Oh! La fin n’est pas comme l’an passé, on nous fait remonter un peu la pente de ski, quoi, monter? Non monter c’était fini non? Je marche quelques bonnes enjambées de cette montée surprise et j’entends mon amie en t-shirt bleu derrière qui me dit «aller t’es capable». Et les spectateurs qui nous encouragent. Je me remets à courir et là, enfin, ça descend. Des enfants nous félicitent, trop cute. Je donne tout ce qui me reste et je traverse l’arche sous les cris de mon amie Judith qui a fait le voyage juste pour m’encourager. Elle me serre fort dans ses bras, je pleure. Que d’émotions!

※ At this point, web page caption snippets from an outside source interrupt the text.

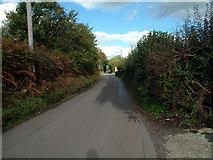 TQ4357 : Buckhurst Road TN16 by Philip Talmage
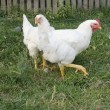 Stock Photo: Two chicken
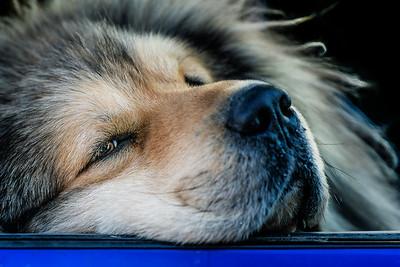 Husky Pup Skagway Alaska Copyright 2021 Steve Leimberg UnSeenImages Com _DSC4586 copy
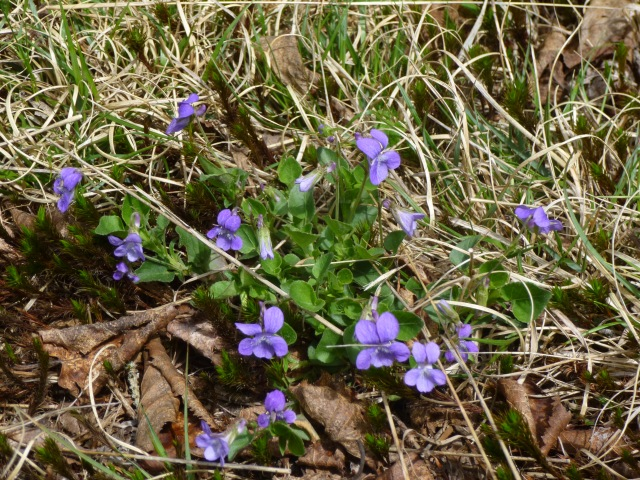 Wild Violets along the road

J’ai réussi! On me remet ma médaille. Je vais à la table de victuailles et je mords dans un quartier d’orange, mmm! Je remplis mes électrolites. J’ai appris que je dois continuer à boire après, sinon j’ai des maux de tête. Et là, j’aperçois mes parents de l’autre côté de la clôture. Eux aussi on fait le voyage juste pour moi. Je tombe dans les bras de ma maman, on pleure de joie. Je ne me souviens pas la dernière fois où elle m’a serrée aussi fort. De même pour papa. Les gros becs et les yeux pleins d’eau, wow, quelle aventure! Ils sont si fiers de moi! Et moi aussi! Les émotions sur une ligne d’arrivée sont incommensurables. Elles font voler notre coeur et ouvrent plein de portes dans notre tête.